Both books face the same narrative challenge, though. Their narrators are also the main detectives in their plots. Each young protagonist consciously tries to reason out a mystery in his life like Sherlock Holmes (another candidate for an Aspergers diagnosis).
But it is thrilling to see my own story finally make the light of day and with the same (and much beloved) publisher. How odd life is. But the two books, despite some similarities, are really very different.
Which brings me back to a point about mysteries that I identified as "Reason for Robin #2." (And you thought you could get away with skimming those weekly posts.) When detectives narrate their own stories, often their narrative voices must either skip the moments or their brilliant deductive breakthroughs or risk boring the readership by revealing the solution to the mystery well before the resolution of the plot.
Of course, Raymond Chandler had Philip Marlowe narrate his own cases, but since they don't make sense as puzzles--have you ever tried to fit the pieces of the The Big Sleep together?--that's not a problem. Plus, withholding information fits Marlowe's wise-guy character.
Christopher in Curious Incident and Ted in The London Eye Mystery are different. They have trouble lying, they're attuned to details, and they struggle to understand emotions. It doesn't make sense for their characters to conceal their deductions from readers, either for their ego or for entertainment's sake.

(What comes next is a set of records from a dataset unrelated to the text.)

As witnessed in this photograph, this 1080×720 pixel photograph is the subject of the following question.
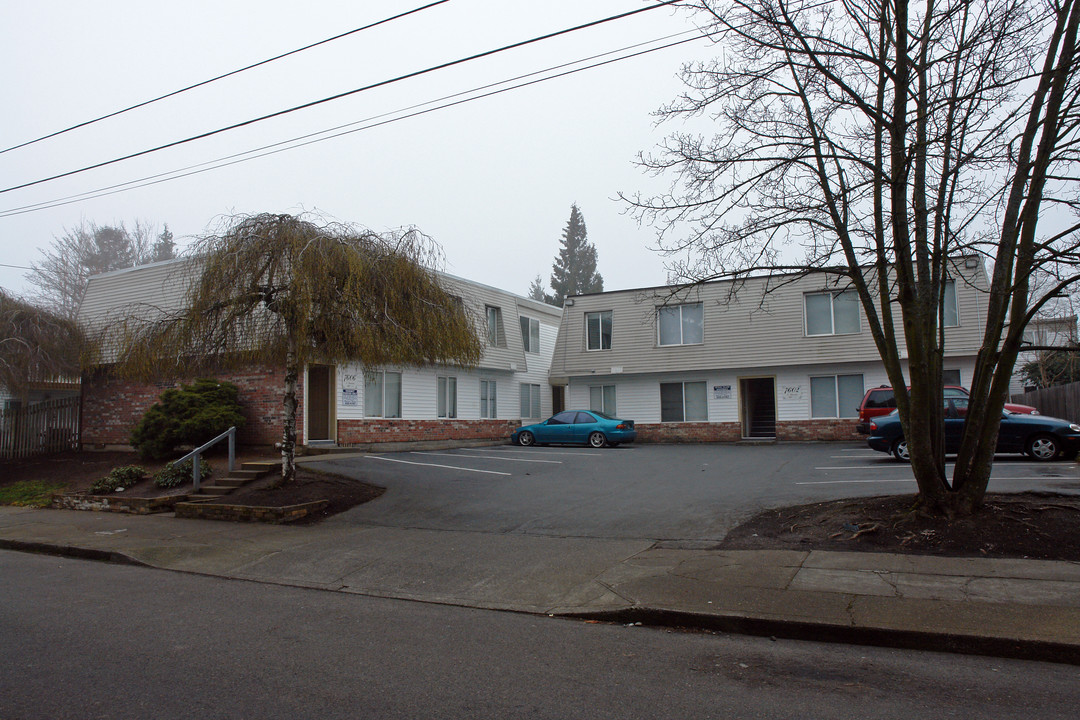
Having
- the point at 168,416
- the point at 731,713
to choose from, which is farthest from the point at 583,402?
the point at 731,713

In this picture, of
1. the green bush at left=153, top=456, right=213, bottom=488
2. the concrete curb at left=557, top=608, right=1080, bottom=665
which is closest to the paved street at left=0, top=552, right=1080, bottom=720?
the concrete curb at left=557, top=608, right=1080, bottom=665

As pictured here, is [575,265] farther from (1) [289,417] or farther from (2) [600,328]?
(1) [289,417]

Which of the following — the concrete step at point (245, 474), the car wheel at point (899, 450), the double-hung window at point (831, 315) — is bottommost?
the concrete step at point (245, 474)

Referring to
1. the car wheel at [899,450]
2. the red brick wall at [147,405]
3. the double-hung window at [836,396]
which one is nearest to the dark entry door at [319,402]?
the red brick wall at [147,405]

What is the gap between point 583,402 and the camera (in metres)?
29.6

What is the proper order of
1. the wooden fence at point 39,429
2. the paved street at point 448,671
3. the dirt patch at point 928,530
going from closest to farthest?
1. the paved street at point 448,671
2. the dirt patch at point 928,530
3. the wooden fence at point 39,429

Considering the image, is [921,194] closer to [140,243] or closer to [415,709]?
[415,709]

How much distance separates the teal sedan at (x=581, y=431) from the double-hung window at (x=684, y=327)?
4068 mm

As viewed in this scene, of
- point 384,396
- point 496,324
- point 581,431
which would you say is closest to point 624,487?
point 384,396

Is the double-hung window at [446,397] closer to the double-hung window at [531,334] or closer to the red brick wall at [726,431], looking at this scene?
the double-hung window at [531,334]

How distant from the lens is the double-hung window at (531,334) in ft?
100

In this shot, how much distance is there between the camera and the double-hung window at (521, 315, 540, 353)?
1200 inches

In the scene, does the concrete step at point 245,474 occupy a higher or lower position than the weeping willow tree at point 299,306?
lower

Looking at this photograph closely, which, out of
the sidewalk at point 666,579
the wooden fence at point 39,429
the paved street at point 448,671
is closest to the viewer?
the paved street at point 448,671
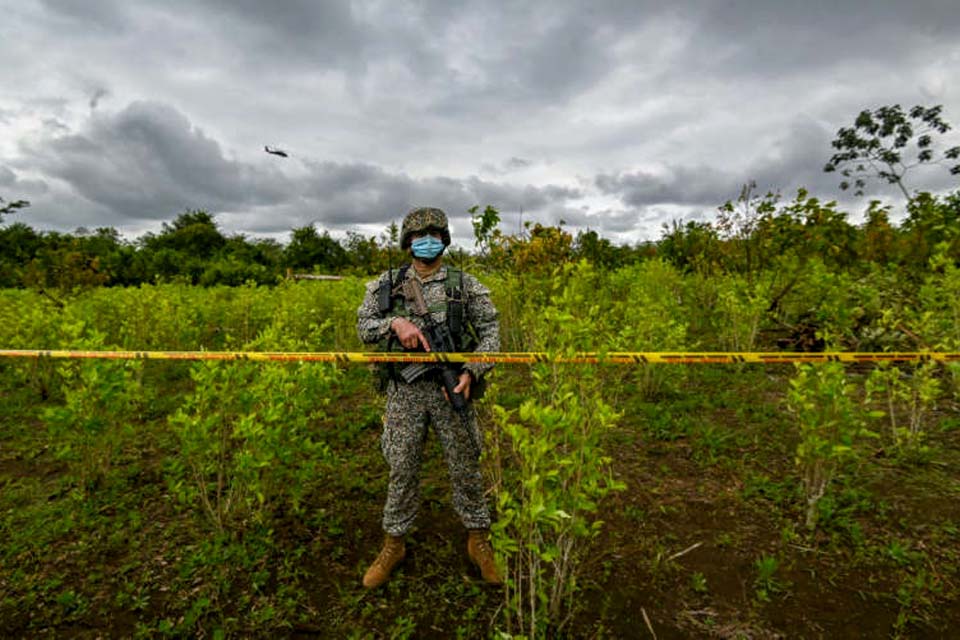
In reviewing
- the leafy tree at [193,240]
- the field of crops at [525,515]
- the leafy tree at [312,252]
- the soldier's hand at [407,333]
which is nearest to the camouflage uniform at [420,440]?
the soldier's hand at [407,333]

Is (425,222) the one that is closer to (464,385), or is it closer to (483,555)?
(464,385)

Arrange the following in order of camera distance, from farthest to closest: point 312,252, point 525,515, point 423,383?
1. point 312,252
2. point 423,383
3. point 525,515

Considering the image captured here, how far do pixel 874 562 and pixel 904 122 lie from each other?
1576cm

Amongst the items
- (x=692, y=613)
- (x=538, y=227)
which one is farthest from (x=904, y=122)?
(x=692, y=613)

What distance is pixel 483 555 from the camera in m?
2.58

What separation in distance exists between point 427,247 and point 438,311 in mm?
348

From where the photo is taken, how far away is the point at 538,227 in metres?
6.95

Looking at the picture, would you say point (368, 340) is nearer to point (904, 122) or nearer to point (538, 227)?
point (538, 227)

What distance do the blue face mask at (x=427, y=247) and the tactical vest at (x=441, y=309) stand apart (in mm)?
116

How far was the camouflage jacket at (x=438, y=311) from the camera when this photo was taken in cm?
259

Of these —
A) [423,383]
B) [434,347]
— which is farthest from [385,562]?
[434,347]

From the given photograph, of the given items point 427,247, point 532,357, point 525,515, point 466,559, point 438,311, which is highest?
point 427,247

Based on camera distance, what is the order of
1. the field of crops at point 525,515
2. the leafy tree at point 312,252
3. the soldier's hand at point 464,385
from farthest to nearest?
the leafy tree at point 312,252 < the soldier's hand at point 464,385 < the field of crops at point 525,515

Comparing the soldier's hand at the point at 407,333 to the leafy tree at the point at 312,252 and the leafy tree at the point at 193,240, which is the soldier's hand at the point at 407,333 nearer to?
the leafy tree at the point at 312,252
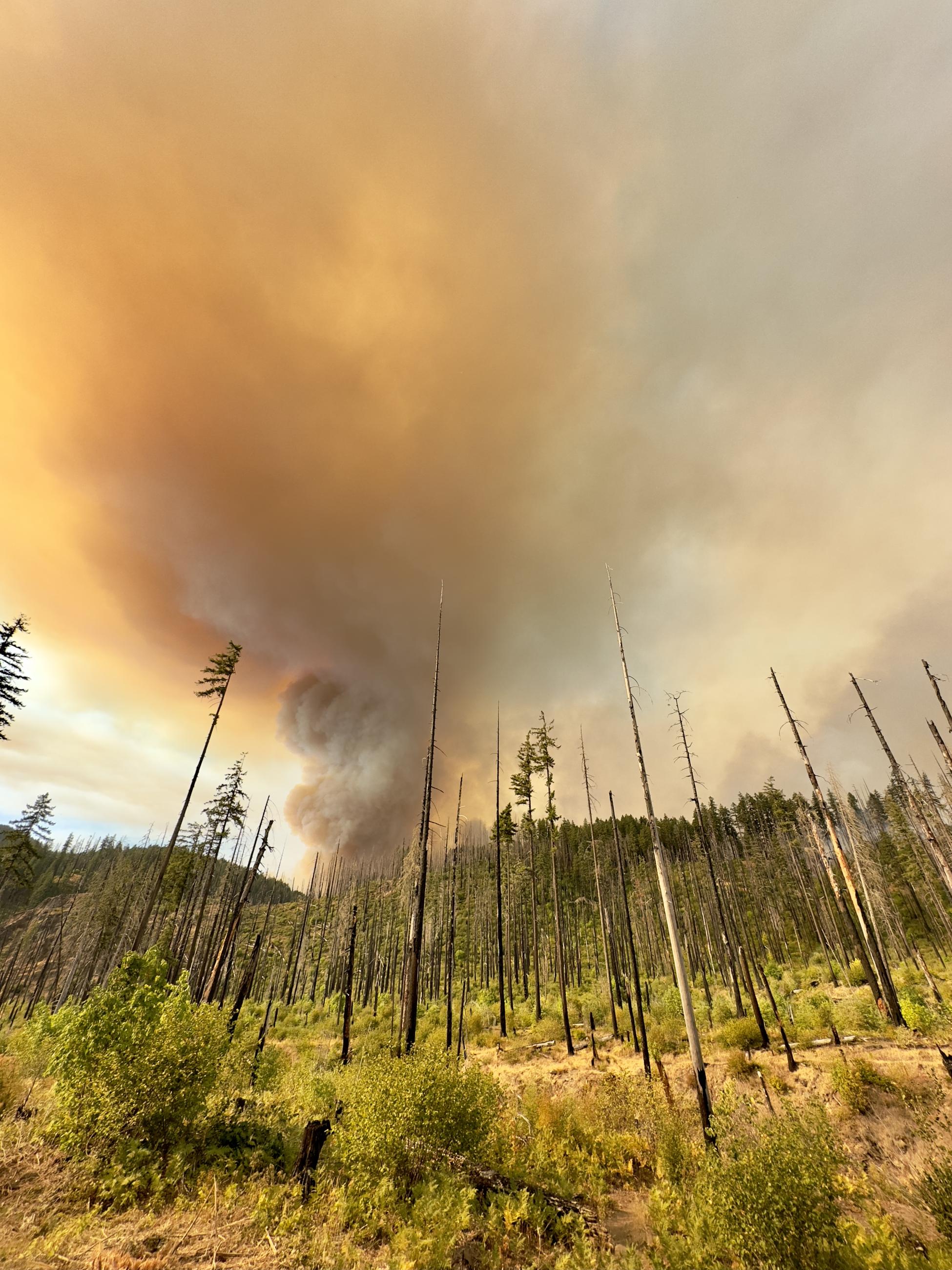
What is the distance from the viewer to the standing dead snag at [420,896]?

I don't recall noticing Christopher do that in Curious Incident because basic facts about the mystery he's investigating are beyond his comprehension. They involve emotions, and they completely upend his understanding of the world. He can't reveal what he can't understand to begin with.
In contrast, Ted faces a more classical puzzle involving a cousin's disappearance at the London Eye. Early on I noticed how often The London Eye Mystery ended chapters on cliff-hangers. Later its narrative voice skips over Ted's deductions and his explanation to the police. Those artifices in the narration, which would be unremarkable in some mysteries, stood out for me because Ted himself is the narrator. However, that compromise might have been necessary for the book to work.